Lime-in-aid: Prevention is the cure
27th August 2016 at Limehouse Townhall (London, UK)
ARTISTS: Rhine Bernardino, Selina Bonelli, Luca Bosani, Gerald Curtis, Whiskey Chow, Helen Davison, Alice Jacobs, Guildor, Eunjung Kim, Katie McGurk, Hollie Miller, Luli Perez.
Once again, artists from the RCA Performance Pathway bring us into another dimension.Straight from the beginning, and also due to the wonderful venue, the viewer is immersed into a new universe.
How to describe this multidimensional environment?
Challenging. It challenges your views on the female body and its eroticisation (Alice Jacobs), on the otherness, on your own senses, but also on yourself as a human-being and the relationship with your own body (Rhine Bernardino), on the concept of communication, on the state of society… The narratives created by each artist lead you to question your own assumptions.

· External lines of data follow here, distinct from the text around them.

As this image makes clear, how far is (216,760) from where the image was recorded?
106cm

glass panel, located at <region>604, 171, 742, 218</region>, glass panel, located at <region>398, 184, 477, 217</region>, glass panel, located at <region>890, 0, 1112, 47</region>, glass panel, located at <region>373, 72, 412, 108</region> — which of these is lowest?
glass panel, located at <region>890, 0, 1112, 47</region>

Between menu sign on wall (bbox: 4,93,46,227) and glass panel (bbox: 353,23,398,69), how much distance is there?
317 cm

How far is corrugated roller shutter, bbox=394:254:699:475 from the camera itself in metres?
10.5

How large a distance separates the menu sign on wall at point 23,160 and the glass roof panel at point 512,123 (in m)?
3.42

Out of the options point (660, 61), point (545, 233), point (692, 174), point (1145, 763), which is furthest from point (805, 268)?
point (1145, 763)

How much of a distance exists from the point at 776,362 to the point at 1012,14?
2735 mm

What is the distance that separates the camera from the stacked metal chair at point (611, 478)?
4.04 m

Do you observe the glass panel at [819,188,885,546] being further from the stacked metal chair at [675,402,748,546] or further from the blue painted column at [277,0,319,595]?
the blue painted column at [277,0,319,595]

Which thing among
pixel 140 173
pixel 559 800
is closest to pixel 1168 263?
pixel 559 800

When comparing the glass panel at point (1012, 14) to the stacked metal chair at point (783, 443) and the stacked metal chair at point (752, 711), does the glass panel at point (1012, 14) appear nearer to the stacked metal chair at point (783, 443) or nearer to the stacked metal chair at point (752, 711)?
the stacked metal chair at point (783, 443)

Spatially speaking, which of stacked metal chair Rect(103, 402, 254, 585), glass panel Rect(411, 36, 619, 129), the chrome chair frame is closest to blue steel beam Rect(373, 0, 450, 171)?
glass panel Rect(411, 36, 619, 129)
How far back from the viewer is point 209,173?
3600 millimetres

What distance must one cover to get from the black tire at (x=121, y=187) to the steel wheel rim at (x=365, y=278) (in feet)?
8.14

Mesmerising. Straight from the beginning, thanks to Gerald Curti’s lightning, you feel hypnotised. It is almost like you want to stay here and be part of what is now a living town hall. Luli Perez’s sound performances acts as the heartbeat of the space. Helen Davison’s bubbles pop from unexpected places take your eyes for a promenade throughout the town hall.
Surprising. There isn’t any dichotomy between outsiders and insiders of Performance Art. It doesn’t matter if you ended up here by chance, by hazard, through a friend. You are all on the same level, on an equal foot when it comes to the feeling of ‘surprise’. Who wouldn’t be, when seeing Eunjung Kim’s white liquid coming out from behind the curtains. It could also be surprising to see such an eclectic roster of Performance artists working so well together. Surely it is due to Jeth Reres and Linda Rocco’s curatorial practice and the uniqueness of each performance.
Intense. I am almost tempted to say ‘as always’. Not in a pejorative way, no. ‘Successful’ performances are surely the ones that have an impact, that you will remember. You feel something for 3 hours straight, something like disgust, compassion, melancholia… but you always feel. For instance, during Selina Bonelli’s performance, part of me wanted to look away, on the other hand I was captivated by her. It is a feeling often encountered, isn’t it? For Luca Bosani’s work, when you watch him going around the space, you are smiling: half entertained by the subtle dark sense of humour, half depressed about society.
Another experience that is certainly still resonating in our minds.